Üstad Bediüzzaman Kurban Kestirdi mi, Hacca Gitti mi? Risalelerde Kurban Bayramı Nasıl Anlatılıyor?

BİLGE TABİRCİ / TÜRKİYE

Bediüzzaman Said Nursî'nin Kurbanla İmtihanı

Bediüzzaman Said Nursî Hazretleri’nin kurban kesip kesmediğine dair kesin ve açık bir bilgiye ulaşılamamıştır. Bu konuda Risale-i Nur Külliyatı'nda veya yakın talebelerinin hatıratlarında net bir rivayet bulunmamaktadır. Ancak bu durum, onun kurban ibadetine verdiği değeri veya bağlılığını sorgulatacak nitelikte değildir.

Üstad Bediüzzaman, Şafiî mezhebine tabi bir âlimdir. Bu mezhebe göre kurban kesmek vacip değil, sünnettir. Dolayısıyla bir Müslüman, şartlar oluşmamışsa kurban kesmediği için dinen kusurlu sayılmaz. Şafiî mezhebine göre kurban, zenginlik şartına bağlı bir sünnet olduğundan, maddi durumu elverişli olmayan kimseler için bir yükümlülük teşkil etmez. Üstad'ın özellikle sürgün, mahkûmiyet ve yoklukla geçen hayatı göz önüne alındığında, kurban kesmemiş olması sünneti terk ettiği anlamına gelmez.

Kurban Bayramı Risalelerde Nasıl Anlatılır?

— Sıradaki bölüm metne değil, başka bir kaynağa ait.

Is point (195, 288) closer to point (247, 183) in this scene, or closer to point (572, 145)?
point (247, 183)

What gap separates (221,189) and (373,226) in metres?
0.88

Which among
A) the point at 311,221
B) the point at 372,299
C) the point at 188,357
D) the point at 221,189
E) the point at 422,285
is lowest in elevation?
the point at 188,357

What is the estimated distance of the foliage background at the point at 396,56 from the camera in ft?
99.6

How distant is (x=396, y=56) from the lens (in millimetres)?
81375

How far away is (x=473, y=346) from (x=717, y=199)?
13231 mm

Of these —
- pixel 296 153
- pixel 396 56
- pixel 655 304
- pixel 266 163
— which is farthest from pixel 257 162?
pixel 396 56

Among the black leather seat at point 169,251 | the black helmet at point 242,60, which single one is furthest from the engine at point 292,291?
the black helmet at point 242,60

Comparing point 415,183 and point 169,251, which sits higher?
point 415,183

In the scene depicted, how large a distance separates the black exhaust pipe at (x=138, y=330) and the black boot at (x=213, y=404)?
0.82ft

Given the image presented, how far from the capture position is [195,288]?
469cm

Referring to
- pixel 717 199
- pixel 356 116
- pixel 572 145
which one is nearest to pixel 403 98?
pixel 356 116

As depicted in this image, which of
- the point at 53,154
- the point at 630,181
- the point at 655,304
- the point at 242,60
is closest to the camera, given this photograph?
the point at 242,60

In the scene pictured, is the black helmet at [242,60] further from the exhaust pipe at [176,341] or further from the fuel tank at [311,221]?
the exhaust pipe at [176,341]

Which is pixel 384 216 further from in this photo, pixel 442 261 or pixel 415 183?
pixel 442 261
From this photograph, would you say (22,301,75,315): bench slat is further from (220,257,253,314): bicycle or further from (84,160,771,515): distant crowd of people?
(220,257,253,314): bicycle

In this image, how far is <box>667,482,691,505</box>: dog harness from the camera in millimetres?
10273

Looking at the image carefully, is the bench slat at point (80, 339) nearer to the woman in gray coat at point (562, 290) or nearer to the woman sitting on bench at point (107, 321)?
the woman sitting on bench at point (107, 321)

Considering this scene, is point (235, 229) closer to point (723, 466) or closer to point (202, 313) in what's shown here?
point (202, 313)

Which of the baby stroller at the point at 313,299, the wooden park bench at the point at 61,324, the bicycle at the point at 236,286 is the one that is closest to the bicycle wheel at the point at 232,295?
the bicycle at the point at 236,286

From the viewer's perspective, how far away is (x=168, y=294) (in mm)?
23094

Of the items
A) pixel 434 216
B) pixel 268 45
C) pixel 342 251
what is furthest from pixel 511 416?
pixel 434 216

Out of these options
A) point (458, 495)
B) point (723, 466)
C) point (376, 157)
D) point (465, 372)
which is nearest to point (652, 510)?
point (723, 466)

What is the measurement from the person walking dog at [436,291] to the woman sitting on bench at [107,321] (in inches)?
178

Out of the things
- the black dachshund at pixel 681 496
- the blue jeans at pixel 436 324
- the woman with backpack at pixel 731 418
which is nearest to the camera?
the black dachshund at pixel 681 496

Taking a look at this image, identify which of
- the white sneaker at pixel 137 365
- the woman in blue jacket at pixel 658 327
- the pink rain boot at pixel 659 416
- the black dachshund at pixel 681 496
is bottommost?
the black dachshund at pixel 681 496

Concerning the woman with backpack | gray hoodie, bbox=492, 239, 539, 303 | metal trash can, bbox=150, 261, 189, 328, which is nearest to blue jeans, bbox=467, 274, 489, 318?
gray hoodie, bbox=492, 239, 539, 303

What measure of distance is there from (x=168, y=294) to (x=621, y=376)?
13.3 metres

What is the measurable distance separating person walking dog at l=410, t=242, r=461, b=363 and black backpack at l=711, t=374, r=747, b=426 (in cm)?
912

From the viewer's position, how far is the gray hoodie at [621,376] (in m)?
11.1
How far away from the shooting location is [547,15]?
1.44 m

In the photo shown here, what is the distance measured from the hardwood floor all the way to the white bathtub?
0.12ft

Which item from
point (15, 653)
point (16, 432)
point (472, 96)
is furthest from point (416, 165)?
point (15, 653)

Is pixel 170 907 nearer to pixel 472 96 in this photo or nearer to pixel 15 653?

Kurban Bayramı’na dair Risale-i Nur'da doğrudan hüküm içeren fıkhi açıklamalardan ziyade, bu ibadetin ruhuna, manevî boyutuna, tevhid ve teslimiyetle olan ilişkisine dair çok kıymetli tefekkürler yer alır. Özellikle Kurban Bayramı’nın tekbirleri, haşr-i cismanî, ubudiyetin hikmetleri ve Hz. İbrahim’in kıssasıyla olan derin bağları, eserlerde sıkça vurgulanır.

Bediüzzaman, Kurban Bayramı'nda yükselen “Allahu Ekber” sadâsının yeryüzünü sarsan bir zikir gibi bütün müminlerin kalplerini birleştirdiğini ifade eder. Bu seslenişin, hem bireysel ubudiyetin hem de ümmetin kolektif şuurunun bir göstergesi olduğunu dile getirir. Kurban ibadeti ise nefsi feda etmeyi, dünyevî bağlardan sıyrılmayı ve Allah’a mutlak teslimiyeti sembolize eder.

Hz. İbrahim’in (a.s.) evladını Allah yolunda kurban etmeye hazır oluşu, bu teslimiyetin en yüce örneğidir. Risalelerde bu kıssa, ilahî aşkın ve fedakârlığın zirvesi olarak yorumlanır. Üstad'a göre kurban, sadece bir hayvan kesimi değil, aynı zamanda nefsi, tabiatı ve masivayı Allah yolunda terk etmeye işaret eden sembolik bir eylemdir.

Hac Niyeti ve Üstad'ın Hicaz Hasreti

Bediüzzaman Said Nursî’nin hacca gitmek istediği ancak bu isteğini gerçekleştiremediği, bizzat kendi ifadeleriyle ve talebelerinin hatıralarında teyit edilmiştir. Darü’l-Hikmet-i İslamiye’de görev yaptığı dönemde aldığı maaşın bir kısmını Hac için biriktirdiği, fakat sürgünler, takibatlar ve maddi imkânsızlıklar nedeniyle bu niyetini gerçekleştiremediği bilinmektedir.

Emirdağ Lahikası’nda yer alan mektubunda, Hac için ayırdığı ve uzun yıllar muhafaza ettiği doksan liralık birikimini, Risale-i Nur’un neşri için harcadığını ifade eder. Bu mektupta geçen şu cümle dikkat çekicidir:
“...Hacca gitmek niyet ettiğim ve yirmi otuz seneye yakın bir zamanda benim ihtiyat erzakım bulunan doksan banknot -ki, nazarımda bin banknot kadar kıymeti vardı...”

Bu ifadelerden, Üstad’ın Hac ibadetini ne denli arzuladığı; fakat yaşadığı zor şartların onun bu arzusunu gerçekleştirmesine engel olduğu açıkça anlaşılır.

Risalelerde Ubudiyetin Zirvesi Olarak Kurban

Kurban, Risale-i Nur'da mana-i harfiyle değerlendirilen en önemli ibadetlerden biridir. Kurbanın hakiki anlamı; kişinin kendini, nefsini, arzusunu Allah’a teslim etmesi ve sevdiği her şeyi O’nun yolunda feda etmeye hazır olmasıdır. Bu yönüyle kurban, sadece hayvan kesmek değil; manevi arınmanın, teslimiyetin ve kulluğun bir ifadesidir.

Üstad, kurbanın gerçek anlamını şu şekilde özetler:
“Kurban, hayatı veren Zât’a karşı, hayatı farazî olarak O’na feda etmek demektir. Hayvanın boğazına sürülen bıçak aslında nefsimize, hevamıza, tabiata yöneliktir.”

Bu ifade, kurban ibadetinin ruhunu ve müminin içsel dönüşümünü veciz şekilde ortaya koyar.